◆ **Text to read**
Wednesday, March 30, 2011

Looking towards the future. . .

I don't know what tomorrow will bring. . . but this past week, has been good. . . there have been a couple of wods, that I thought would kill me. . . but they didn't!  A few moments that I felt like I was going to die. . . and I didn't. . .and a couple of seconds, that I thought I couldn't handle. . . but I did. . . Is this my transformation in action?  Is it working?

Only tomorrow will tell. . .

xoxo

Thursday, March 24, 2011

Another day. . . more challenges. . .

Another epiphany. . .the same way I see all the bad things in the mirror. . . I see all the difficulties in my life. . . none of the good. . .

Today, I will remember the good, remind myself that the challenges are there to make me stronger and enjoy life. . .

Short and sweet!

xoxo

Thursday, March 10, 2011

Am I crazy?

I'm beginning to feel a bit crazy. . . this goes back to the logical me and the emotional me.  Logical me knows I'm making changes, positive changes. . . I have muscles I've never had before, I'm wearing sizes I haven't worn in a very long time, my measurements are great. . . what could I have to complain about?

◆ **Goal of the exercise**
Please revise the blog post from "Wednesday, March 30, 2011" up to and including "action?  Is it working?" by changing "wods" to "workouts", and give that passage again.

◆ **Dataset excerpts**
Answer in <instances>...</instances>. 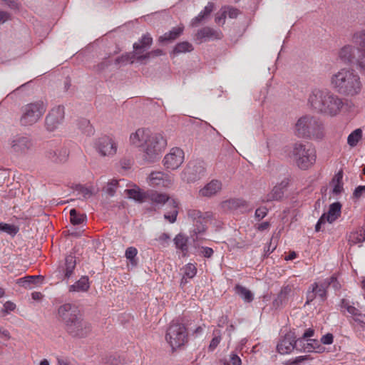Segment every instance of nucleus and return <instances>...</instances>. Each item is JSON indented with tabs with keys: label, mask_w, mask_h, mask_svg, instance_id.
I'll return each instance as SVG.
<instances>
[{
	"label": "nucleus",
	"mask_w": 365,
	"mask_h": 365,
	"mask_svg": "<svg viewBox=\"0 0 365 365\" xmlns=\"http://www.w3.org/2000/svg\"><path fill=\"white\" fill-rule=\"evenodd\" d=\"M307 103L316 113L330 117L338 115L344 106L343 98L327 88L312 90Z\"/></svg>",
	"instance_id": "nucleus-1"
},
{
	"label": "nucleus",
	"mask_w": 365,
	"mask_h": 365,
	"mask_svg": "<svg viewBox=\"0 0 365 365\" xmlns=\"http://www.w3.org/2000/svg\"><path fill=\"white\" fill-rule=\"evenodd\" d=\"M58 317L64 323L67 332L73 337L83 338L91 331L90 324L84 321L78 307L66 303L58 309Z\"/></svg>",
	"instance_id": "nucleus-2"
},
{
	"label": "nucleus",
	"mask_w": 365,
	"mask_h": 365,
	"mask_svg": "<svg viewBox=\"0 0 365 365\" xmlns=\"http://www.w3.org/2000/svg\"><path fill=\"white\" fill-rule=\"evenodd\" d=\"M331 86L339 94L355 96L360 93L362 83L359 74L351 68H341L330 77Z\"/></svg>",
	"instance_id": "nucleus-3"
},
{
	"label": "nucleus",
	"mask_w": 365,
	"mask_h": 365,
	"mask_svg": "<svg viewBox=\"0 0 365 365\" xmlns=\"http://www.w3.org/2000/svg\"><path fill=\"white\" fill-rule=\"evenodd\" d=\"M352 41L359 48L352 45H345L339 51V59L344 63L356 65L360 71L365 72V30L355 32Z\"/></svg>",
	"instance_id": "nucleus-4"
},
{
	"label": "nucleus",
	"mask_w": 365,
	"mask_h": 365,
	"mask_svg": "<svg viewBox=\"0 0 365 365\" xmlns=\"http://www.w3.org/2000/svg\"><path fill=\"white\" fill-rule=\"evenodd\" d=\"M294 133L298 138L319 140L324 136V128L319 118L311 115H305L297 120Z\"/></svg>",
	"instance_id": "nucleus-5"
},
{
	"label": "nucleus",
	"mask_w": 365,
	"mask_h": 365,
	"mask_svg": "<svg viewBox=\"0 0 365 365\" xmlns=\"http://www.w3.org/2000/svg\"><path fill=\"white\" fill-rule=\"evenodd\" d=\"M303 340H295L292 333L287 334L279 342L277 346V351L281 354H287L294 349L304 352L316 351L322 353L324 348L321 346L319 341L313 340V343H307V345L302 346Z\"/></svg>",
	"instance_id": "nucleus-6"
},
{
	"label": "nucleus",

◆ **Written response**
Wednesday, March 30, 2011

Looking towards the future. . .

I don't know what tomorrow will bring. . . but this past week, has been good. . . there have been a couple of workouts, that I thought would kill me. . . but they didn't!  A few moments that I felt like I was going to die. . . and I didn't. . .and a couple of seconds, that I thought I couldn't handle. . . but I did. . . Is this my transformation in action?  Is it working?